Berkadia refinanced a couple of senior care facilities, including a large HUD financing for a 320-bed skilled nursing facility in New York City. Owned by a Northeast-based operator, the facility serves downtown Brooklyn and maintained strong occupancy, even during the pandemic. Census also grew throughout 2023, surpassing 90% at the time of the closing with a 20% Medicare mix. To pay off existing commercial bank debt as well as transaction costs, Berkadia’s Ed Williams and Richard Price secured a $62.1 million million HUD loan on behalf of the client. The 80% loan-to-value financing included a term of 35 years. 

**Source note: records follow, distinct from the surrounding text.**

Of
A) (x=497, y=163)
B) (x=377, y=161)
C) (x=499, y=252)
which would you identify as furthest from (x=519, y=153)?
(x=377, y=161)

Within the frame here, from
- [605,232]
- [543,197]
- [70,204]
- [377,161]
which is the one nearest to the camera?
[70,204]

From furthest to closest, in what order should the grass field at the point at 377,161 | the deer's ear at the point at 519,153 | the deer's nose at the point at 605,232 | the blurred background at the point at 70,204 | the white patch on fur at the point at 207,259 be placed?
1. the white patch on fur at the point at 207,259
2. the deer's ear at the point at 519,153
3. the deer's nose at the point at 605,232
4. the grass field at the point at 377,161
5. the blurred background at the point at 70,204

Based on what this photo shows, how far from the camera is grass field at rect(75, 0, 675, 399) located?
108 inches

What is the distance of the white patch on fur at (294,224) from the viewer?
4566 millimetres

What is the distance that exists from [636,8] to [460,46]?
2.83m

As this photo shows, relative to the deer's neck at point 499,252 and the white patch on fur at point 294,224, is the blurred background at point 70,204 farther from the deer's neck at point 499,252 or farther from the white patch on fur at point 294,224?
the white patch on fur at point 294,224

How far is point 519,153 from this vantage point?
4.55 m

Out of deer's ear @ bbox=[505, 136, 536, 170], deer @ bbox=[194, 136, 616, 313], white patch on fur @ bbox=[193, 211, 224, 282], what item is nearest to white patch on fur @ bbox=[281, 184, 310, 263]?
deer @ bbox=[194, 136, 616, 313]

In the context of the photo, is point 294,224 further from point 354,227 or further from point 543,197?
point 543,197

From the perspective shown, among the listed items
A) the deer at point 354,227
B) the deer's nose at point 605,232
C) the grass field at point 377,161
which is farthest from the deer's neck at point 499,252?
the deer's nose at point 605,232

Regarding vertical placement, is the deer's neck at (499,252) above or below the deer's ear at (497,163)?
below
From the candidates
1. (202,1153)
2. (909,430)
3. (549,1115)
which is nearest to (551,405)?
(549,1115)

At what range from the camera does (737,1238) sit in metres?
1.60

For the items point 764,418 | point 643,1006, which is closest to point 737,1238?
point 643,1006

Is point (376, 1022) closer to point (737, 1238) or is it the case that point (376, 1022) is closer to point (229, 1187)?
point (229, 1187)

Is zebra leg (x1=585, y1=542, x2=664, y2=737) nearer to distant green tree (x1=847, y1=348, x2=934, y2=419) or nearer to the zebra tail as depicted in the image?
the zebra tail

Next, Jay Healy and Andrew Lanzaro arranged a $14.4 million bridge loan to retire the existing construction debt of a 72-unit memory care community in Colorado Springs, Colorado. Berkadia offered an 18-month, floating rate bridge-to-HUD loan to allow the sponsor enough time to continue improving NOI to a level that will support a HUD refinance of the team’s bridge debt, plus a related party note. Berkadia anticipates submitting the HUD application within 12 months.

The community was developed by the Washington-based sponsor in 2018, and despite strong lease-up velocity in 2019, struggled throughout much of 2020 and 2021 due to key staff turnover and multiple COVID-19 lockdowns. Occupancy hit a low point of 30% in December 2020 before new community-level leadership stepped in to stabilize the community, managing to increase occupancy to 72% by March 2023.